Den Investoren der Internetkonzerne Alphabet, Facebook und Amazon steht der Schrecken noch ins Gesicht geschrieben. Zum Wochenauftakt berichteten US-Medien, dass sich die Kartellwächter des US-Justizministeriums und der ebenfalls in Wettbewerbsfragen versierten Federal Trade Commission (FTC) über ihre Zuständigkeiten für die Internetfirmen ausgetauscht und bereits geeinigt haben. Das reichte aus, den Börsenwert der drei Giganten der Digitalwirtschaft zeitweise um mehr als 150 Mrd. Dollar zu drücken und den Technologiewerteindex Nasdaq auf Korrekturmodus zu stellen, noch bevor der Justizausschuss des US-Repräsentantenhauses nur wenige Stunden später eine Untersuchung zum Wettbewerb in dem Sektor ankündigte.
Auf den ersten Blick sieht es tatsächlich so aus, als stünden die gefürchteten „Trustbuster“, die unter der Führung des damaligen US-Präsidenten Theodore Roosevelt vor mehr als 100 Jahren mächtige Konzerne wie Standard Oil zerschlagen haben, nach Jahrzehnten des kartellrechtlichen Laissez-faire vor einem Comeback in den USA. Unter Investoren geht jedenfalls die Angst um. Denn im Silicon Valley schöpfen kreative Geister mit Internet-Geschäftsmodellen – wie früher die Ölbarone – aus scheinbar nie versiegenden Quellen, die von Milliarden Nutzern mit persönlichen Daten als „neuem Öl“ gespeist werden.
Die Sorgen sind berechtigt. Denn wenn es im tief gespaltenen Washington derzeit ein Thema gibt, auf das man sich auch über die Parteigrenzen hinweg verständigen kann, dann ist es die Notwendigkeit für mehr Regulierung der Internetkonzerne. Das verheißt 18 Monate vor dem nächsten großen Wahltag in den USA wenig Gutes, da die Branche schon in den vergangenen anderthalb Jahren von allen Seiten abgewatscht wurde.

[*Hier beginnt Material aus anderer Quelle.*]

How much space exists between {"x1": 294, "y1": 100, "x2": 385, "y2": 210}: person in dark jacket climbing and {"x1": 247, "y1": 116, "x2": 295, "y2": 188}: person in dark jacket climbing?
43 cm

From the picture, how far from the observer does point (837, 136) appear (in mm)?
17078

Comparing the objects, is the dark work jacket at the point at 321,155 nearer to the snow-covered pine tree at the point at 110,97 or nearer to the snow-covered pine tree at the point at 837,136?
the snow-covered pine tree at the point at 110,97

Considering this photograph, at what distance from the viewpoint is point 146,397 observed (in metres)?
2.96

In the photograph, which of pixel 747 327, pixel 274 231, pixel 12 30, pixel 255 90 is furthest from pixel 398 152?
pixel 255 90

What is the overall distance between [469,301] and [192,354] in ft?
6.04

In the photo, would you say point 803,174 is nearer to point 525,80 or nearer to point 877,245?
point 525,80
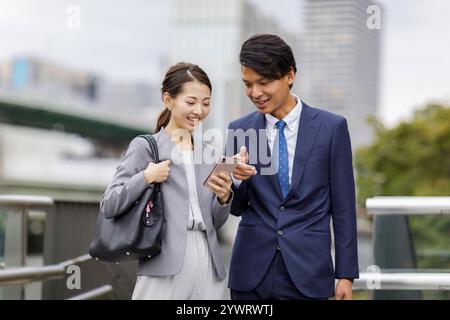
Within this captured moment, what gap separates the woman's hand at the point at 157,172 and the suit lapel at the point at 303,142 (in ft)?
1.36

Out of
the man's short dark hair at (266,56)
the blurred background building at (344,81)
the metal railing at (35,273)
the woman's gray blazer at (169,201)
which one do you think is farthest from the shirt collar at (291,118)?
the blurred background building at (344,81)

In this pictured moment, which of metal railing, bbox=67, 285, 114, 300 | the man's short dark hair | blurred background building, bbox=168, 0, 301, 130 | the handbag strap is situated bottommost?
metal railing, bbox=67, 285, 114, 300

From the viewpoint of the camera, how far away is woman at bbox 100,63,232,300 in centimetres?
229

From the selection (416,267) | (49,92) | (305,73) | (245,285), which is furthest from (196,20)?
(245,285)

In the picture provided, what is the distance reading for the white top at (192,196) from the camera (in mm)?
2318

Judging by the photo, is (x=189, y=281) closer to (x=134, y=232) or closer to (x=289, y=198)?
(x=134, y=232)

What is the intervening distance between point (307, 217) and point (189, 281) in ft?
1.37

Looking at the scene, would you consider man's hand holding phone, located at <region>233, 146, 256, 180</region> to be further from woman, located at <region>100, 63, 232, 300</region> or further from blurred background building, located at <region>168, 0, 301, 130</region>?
blurred background building, located at <region>168, 0, 301, 130</region>

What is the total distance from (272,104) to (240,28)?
1159 inches

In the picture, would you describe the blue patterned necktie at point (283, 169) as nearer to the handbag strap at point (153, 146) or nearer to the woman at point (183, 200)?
the woman at point (183, 200)

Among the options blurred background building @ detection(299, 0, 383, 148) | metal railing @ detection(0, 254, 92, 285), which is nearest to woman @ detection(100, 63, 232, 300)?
metal railing @ detection(0, 254, 92, 285)

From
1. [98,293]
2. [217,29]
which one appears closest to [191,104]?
[98,293]

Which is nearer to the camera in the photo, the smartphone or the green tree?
the smartphone

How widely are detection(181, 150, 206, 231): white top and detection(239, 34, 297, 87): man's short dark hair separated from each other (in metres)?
0.33
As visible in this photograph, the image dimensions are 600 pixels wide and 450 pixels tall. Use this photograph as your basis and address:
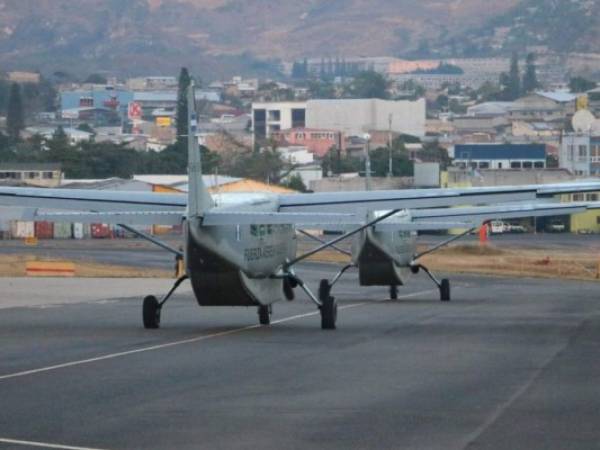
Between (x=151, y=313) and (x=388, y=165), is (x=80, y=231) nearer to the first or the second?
(x=388, y=165)

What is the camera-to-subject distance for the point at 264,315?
1112 inches

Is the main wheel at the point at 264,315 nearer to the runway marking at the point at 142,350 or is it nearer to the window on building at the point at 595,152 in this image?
the runway marking at the point at 142,350

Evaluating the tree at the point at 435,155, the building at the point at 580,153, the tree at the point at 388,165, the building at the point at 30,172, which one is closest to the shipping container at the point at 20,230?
the building at the point at 30,172

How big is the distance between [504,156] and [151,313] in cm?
11452

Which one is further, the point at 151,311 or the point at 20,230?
the point at 20,230

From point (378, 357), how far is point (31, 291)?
2000 cm

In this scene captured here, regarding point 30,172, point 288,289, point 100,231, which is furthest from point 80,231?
point 288,289

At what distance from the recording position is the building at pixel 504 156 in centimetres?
13788

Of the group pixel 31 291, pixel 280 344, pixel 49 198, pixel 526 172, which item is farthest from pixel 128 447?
pixel 526 172

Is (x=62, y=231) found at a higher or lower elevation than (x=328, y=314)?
lower

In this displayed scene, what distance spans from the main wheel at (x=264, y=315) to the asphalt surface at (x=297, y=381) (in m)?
0.23

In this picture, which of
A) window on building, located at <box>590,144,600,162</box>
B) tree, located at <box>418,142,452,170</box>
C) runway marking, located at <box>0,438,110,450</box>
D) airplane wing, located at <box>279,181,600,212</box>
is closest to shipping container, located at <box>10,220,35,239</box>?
window on building, located at <box>590,144,600,162</box>

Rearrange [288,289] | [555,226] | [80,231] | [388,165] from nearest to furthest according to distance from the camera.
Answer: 1. [288,289]
2. [80,231]
3. [555,226]
4. [388,165]

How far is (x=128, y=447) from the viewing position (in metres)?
14.5
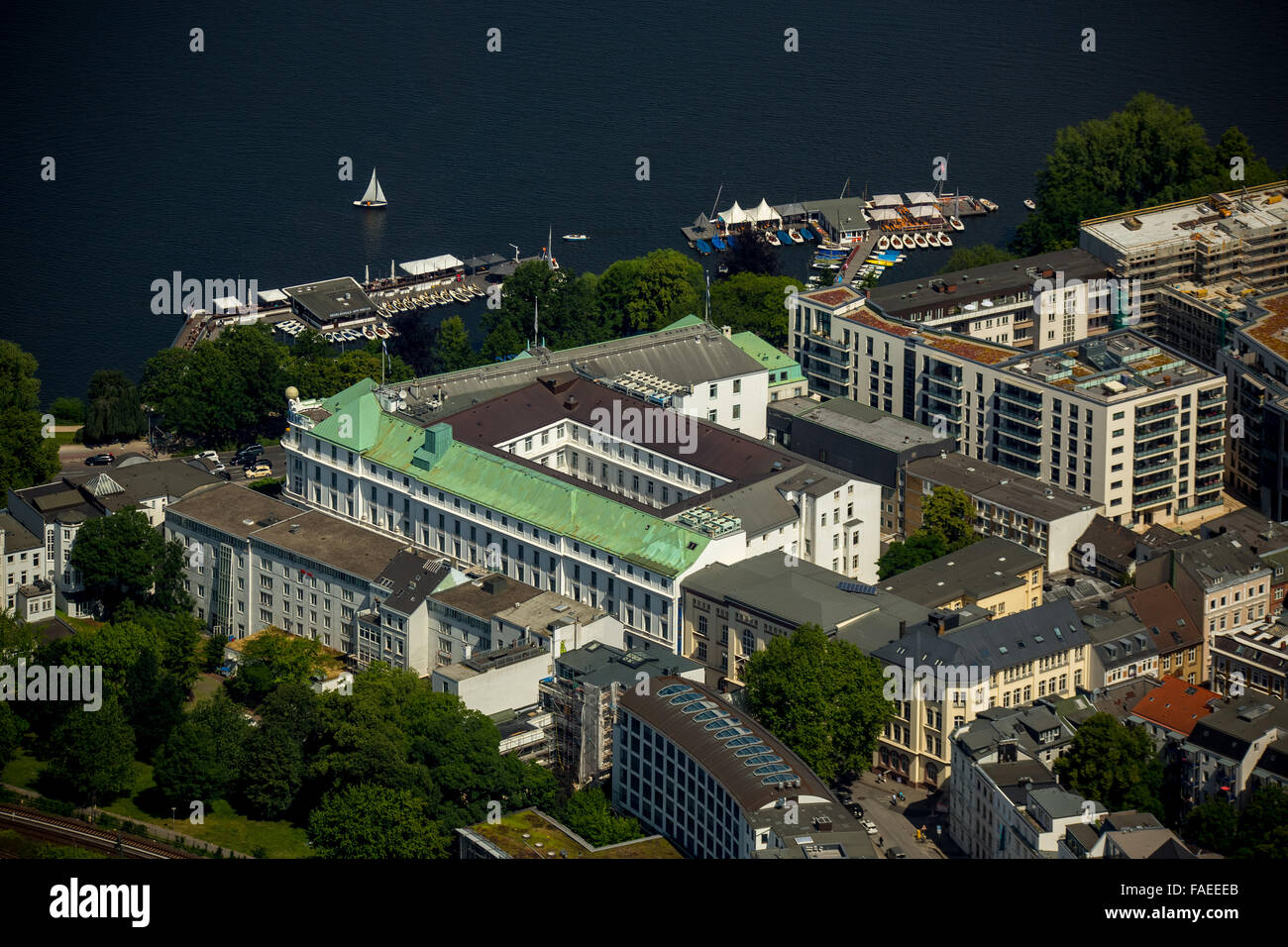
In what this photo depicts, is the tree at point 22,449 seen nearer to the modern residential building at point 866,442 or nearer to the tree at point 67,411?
the tree at point 67,411

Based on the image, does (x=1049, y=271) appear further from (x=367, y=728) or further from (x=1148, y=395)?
(x=367, y=728)

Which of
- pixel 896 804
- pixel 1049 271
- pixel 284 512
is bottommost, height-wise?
pixel 896 804

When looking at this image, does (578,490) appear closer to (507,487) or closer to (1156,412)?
(507,487)

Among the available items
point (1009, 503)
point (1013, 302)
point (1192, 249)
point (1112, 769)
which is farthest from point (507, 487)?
point (1192, 249)

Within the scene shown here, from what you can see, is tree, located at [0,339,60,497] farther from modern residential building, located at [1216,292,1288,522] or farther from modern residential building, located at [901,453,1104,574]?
modern residential building, located at [1216,292,1288,522]
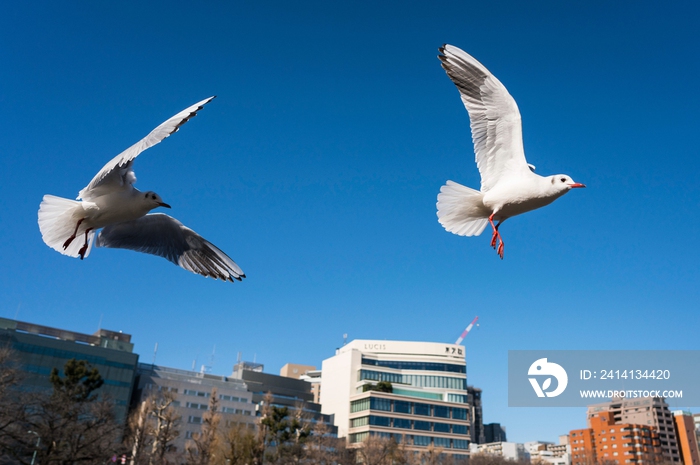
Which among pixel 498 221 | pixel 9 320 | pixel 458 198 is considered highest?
pixel 9 320

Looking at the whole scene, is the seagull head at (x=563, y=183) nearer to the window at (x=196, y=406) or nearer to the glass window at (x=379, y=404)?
the window at (x=196, y=406)

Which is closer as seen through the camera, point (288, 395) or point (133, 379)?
point (133, 379)

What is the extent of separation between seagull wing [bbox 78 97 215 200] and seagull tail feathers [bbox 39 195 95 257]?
0.42m

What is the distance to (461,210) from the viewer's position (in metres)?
8.87

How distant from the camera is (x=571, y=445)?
390 ft

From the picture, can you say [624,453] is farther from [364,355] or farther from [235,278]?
[235,278]

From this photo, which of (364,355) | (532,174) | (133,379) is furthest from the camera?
(364,355)

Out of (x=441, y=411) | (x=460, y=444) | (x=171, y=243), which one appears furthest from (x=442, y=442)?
(x=171, y=243)

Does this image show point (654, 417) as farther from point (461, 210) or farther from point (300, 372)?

Eine Zerschlagung der Konzerne, die unter anderem die US-Demokratin Elizabeth Warren fordert, wird trotzdem noch auf Jahre hinaus nur zur Debatte und nicht zur Entscheidung stehen, selbst wenn sich Warren 2020 unerwartet im Kampf um das Weiße Haus durchsetzen sollte. Denn seit den glorreichen Zeiten der Trustbuster hat sich im US-Wettbewerbsrecht nicht mehr viel getan. Es gilt unter anderem die vor mehr als 40 Jahren eingeführte Doktrin, dass sich der Missbrauch von Marktmacht in erster Linie an zu hohen Preisen für die Verbraucher festmachen lässt. Sie ist unter den Bedingungen der Internetökonomie weitgehend nutzlos. Vor einem Comeback müssen die US-Kartellwächter ihr Werkzeug für das 21. Jahrhundert aktualisieren.